構造の耐火性は火災の始まりから構造の変形や崩壊により,その機能を維持できなくなるまでの経過時間によって特徴付けることが出来る。

技術レポート2007 05.16.B道路トンネルにおける火災と制御の為のシステムと機器”の第7章"耐火構造の設計基準" に、トンネルを耐火性構造とする目的を以下のようにまとめている。

  1. トンネル内部にいる人々が自力で避難(自己救助)又は安全な場所に移動することができる(主目的)。
  2. 安全な条件下で救助活動が可能である。
  3. トンネル構造の崩壊や第三者の財産の損失を防ぐ対策を講じる。

補足の目的として、火災後の修復のための交通制限期間を短くする。

このテ-マの概要は、技術レポート1999 05.05.Bの第VII章.4"構造の耐火性”“トンネル内の火災と煙の制御” に記載されている。

構造物の耐火性は、異なる時間-温度曲線との関係で説明される。ISO834曲線、オランダRWS曲線、ドイツZTV曲線、とEurocode 1 Part2-2 の基本的な炭化(HC)曲線の温度に1100 分の1300の係数を乗じたフランス増加 炭化水素曲線(HCinc)を図9.2-1に示す。

図9.2-1:ISO、HCinc 、ZTV、RWSの時間-温度曲線(Routes/Roads No. 324)

 "PIARC道路トンネル構造耐火設計基準" (2004年)“のthe Routes/Roads の記事でも紹介しているように、トンネル内での耐火設計基準は世界道路協会(PIARC)及び国際トンネル協会(International Tunnelling Association) の間で合意されている。
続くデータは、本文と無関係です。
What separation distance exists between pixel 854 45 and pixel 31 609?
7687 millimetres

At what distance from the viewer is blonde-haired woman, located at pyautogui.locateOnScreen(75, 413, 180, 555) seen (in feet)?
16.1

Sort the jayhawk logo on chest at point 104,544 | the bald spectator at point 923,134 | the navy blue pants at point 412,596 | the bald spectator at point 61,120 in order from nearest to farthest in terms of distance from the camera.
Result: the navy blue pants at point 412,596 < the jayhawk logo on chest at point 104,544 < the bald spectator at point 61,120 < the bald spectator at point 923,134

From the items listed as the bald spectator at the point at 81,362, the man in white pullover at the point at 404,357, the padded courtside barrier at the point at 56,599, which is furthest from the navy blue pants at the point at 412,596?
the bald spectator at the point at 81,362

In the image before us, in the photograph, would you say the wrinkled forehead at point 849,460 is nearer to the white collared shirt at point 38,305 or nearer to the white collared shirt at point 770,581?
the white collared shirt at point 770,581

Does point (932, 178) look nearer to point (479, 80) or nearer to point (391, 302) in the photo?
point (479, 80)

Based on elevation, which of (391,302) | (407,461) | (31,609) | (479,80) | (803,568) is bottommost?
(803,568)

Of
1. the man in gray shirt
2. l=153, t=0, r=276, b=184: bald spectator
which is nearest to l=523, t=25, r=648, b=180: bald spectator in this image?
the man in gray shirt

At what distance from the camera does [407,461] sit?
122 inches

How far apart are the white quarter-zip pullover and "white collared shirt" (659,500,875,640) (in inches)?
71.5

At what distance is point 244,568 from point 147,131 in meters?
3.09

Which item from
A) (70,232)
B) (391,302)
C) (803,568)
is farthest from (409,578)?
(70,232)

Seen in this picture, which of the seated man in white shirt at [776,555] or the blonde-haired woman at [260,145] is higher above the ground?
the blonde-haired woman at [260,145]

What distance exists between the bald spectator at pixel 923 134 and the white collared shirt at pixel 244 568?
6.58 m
そして、技術レポート2007 05.16.Bの第7章"構造の耐火基準”(PIARC勧告)として発刊されている。

提案の概要は表9.2‐2に示している。

表 9.2-2: PIARC と ITA 提言
交通方式 主要構造物 二次構造物 (4)
  沈埋トンネル上部構造の下部/内部 不安定地盤中のトンネル 安定地盤中のトンネル 開削トンネル  換気口(5) 避難通路出口(外気側) 避難通路出口(他トンネル側) 避難所(6)
乗用車 ISO
60 分
ISO
60 分
ノート(2)参照 ノート(2)参照 ISO
60 分
ISO
30 分
ISO
60 分
ISO
60 分
貨物車両 RWS/HCinc
120 分(1)
RWS/HCinc
120 分(1)
ノート(3)参照 ノート(3)参照 ISO
120 分
ISO
30 分
RWS/HCinc
120 分
RWS/HCinc
120 分(7)

ノート

(1) 可燃物資を運ぶ大型トラックの交通密度が多い場合は180分必要となることがある。
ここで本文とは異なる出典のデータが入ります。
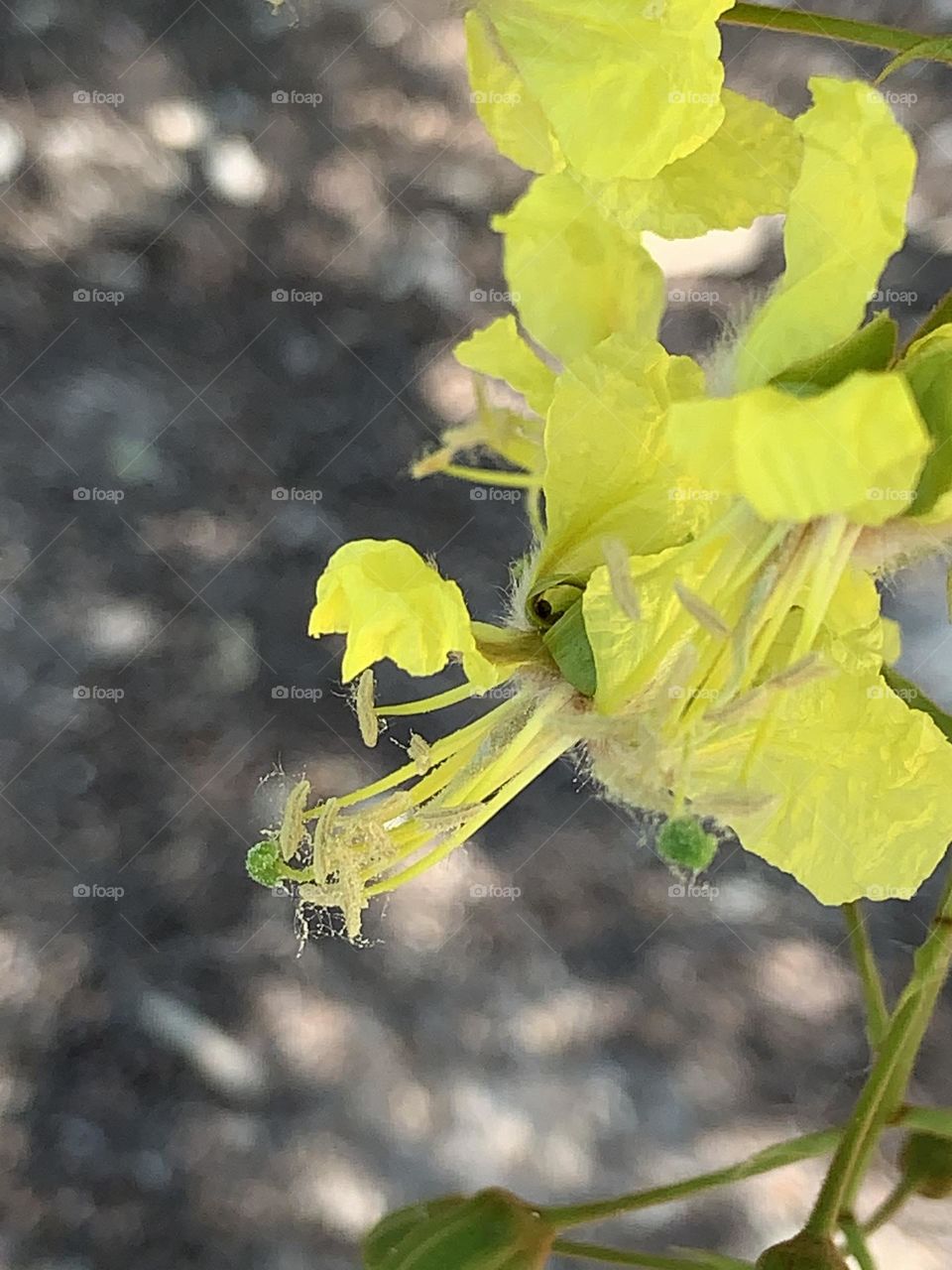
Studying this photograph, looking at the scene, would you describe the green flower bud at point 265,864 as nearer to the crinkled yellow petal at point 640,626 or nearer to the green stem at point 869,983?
the crinkled yellow petal at point 640,626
(2) 安全性の基準値はない。また、崩壊を避けるため以外の耐火性を必要としていない。その他の目的を考慮すると以下の要件が必要になることがある。

  • ほとんどの場合、ISO 60分となる。
  • 火災後の修復コストや修復工事期間の不便を考慮すると、構造的保護を付加することが高価になる場合はそれを(防音用カバーなど)を付けない。

(3) 安全基準値はない。また、進行性崩壊を避けるため以外の耐火性を必要としていない。その他の目的を考慮すると以下の要件が必要になることがある。

  • 構造物の特性(例えばトンネルが建物の下に建設されている)或いは道路網に大きな影響を及ぼすことを考慮すると強力な保護が必要な場合はRWS/HC 120分。
  • これにより物的損害を比較的安価で抑えることが出来る場合は、ほとんどの場合ISO120分。
  • 火災後の修復コストや修復工事期間の不便を考慮すると、構造的保護を付加することが高価になる場合はそれを(防音用カバーなど)付けない。

(4) その他二次構造物:プロジェクトごとに定義する必要がある。

(5) 横流換気の場合。

(6) 避難所は外気が入るようにする必要がある。

(7) 可燃物を輸送する大型トラックが多く、避難所から避難するのに120分以上かかる場合は時間の延長を考慮する必要がある。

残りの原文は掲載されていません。